At the Tree they would gather. Gather, and sit silent. Sit and sit - and sit some more. ‘Til there would come a time all would know, and know no more would come that Tree-tide. And there would ever be spaces that had not been empty the Tree-tide past. Spaces not filled, for a body long cold in some lost place, a stomach too long empty and eyes now closed and dark.
Then would one stand. Which one mattered not, for there was no Tree-tide they would not be but the first of many. And stand they would, and they would speak. Speak of one lost, perhaps of one of those spaces empty. Speak of cold winds and endurance beyond last enduring. Of fire or wasting, of cold nights and morning sightless eyes. But not those words alone. For names they would speak, names the busy world did not remember, if ever that world had known them. Speak of kind words spoken in other cold nights, and speak of deeds done none save such as those gathered Tree-side would ever see. A rotten cast loaf of bread given by one hungry to one more hungered. Of shoulders offered to burdens not their own. Of life lived only among those with no life to live - and of worth only to those without the busy world's worth.

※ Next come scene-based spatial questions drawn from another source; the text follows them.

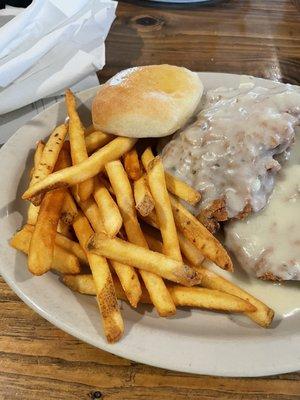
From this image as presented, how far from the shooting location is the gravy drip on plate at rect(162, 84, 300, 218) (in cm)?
145

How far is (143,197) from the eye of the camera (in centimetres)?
129

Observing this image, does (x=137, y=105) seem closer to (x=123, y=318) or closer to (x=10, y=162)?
(x=10, y=162)

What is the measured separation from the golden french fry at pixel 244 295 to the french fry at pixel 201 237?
4 centimetres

Then, as each name now lost was spoken last, then would the one who stood bring forth some manner of thing. A scrap of wood carved with sharp stone edge over a hundred long nights. A stone, polished by the fumbled fingers of one with no skill, but with need of memory to be held close. A scrap of pretty cast off, found flying in the wind. And the one standing would take that they held, and with a torn strip of leather, a broken vine, with hair taken from their very heads if need was must, then that they held they would bind to the Tree.
And they would stand, and silence would be their companion as memory was stored. And another would stand. Stand, and another, and stand, and another - and the Tree would gather to it the memories of the lost-forever.

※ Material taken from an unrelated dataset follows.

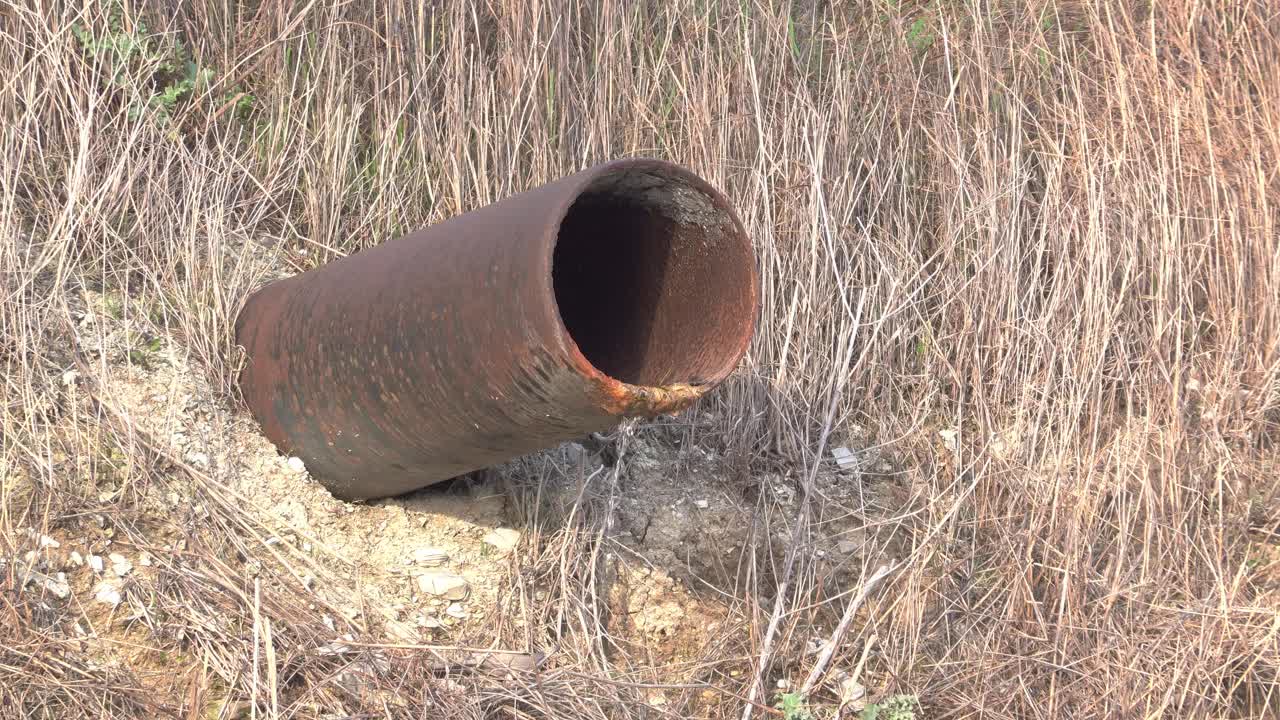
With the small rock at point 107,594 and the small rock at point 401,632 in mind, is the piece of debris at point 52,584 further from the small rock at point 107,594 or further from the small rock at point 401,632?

And its boughs would bend with many hangings.
Then, when all were done who had need to stand, then would the gifting come. And each would give of all they had. A hug, a hand proffered and shaken, a smile, perhaps a soft and kindly word. For those were all they each had to give, and those were all none there would be given from the busy world any day save this. And if the busy world would set to feasting this day, then those there would feast. For they would smile and they would greet, and they would sit and they would talk. And above and beyond any and all - they would be _seen_.

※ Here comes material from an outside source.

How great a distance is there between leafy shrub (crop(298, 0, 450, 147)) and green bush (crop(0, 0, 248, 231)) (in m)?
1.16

When the day was done, as the sun passed to another year's turning, those present would pass also. Back to the long roads. Back to the streets no other would walk, and to the long dark days ahead – days dark for any bright sun of the busy world. And they would watch each one walk from the Tree, watch and store each face. In case that face was theirs to see that time, and that time the last. In case that face were next Tree's empty space, and heavied branch.
And after all who had been there were there no more, then only the Tree was left. And the branches still bowed bore their burdens - left to the passing winds and the tides of time, perhaps to the grasping hand of some passer-by ignorant of their meaning...
And the Tree was just a tree once more.
It was just a tree. A tree like any other. One more lost tree in a forgotten forest. But to those with eyes to see and ears to hear - IT BURNED.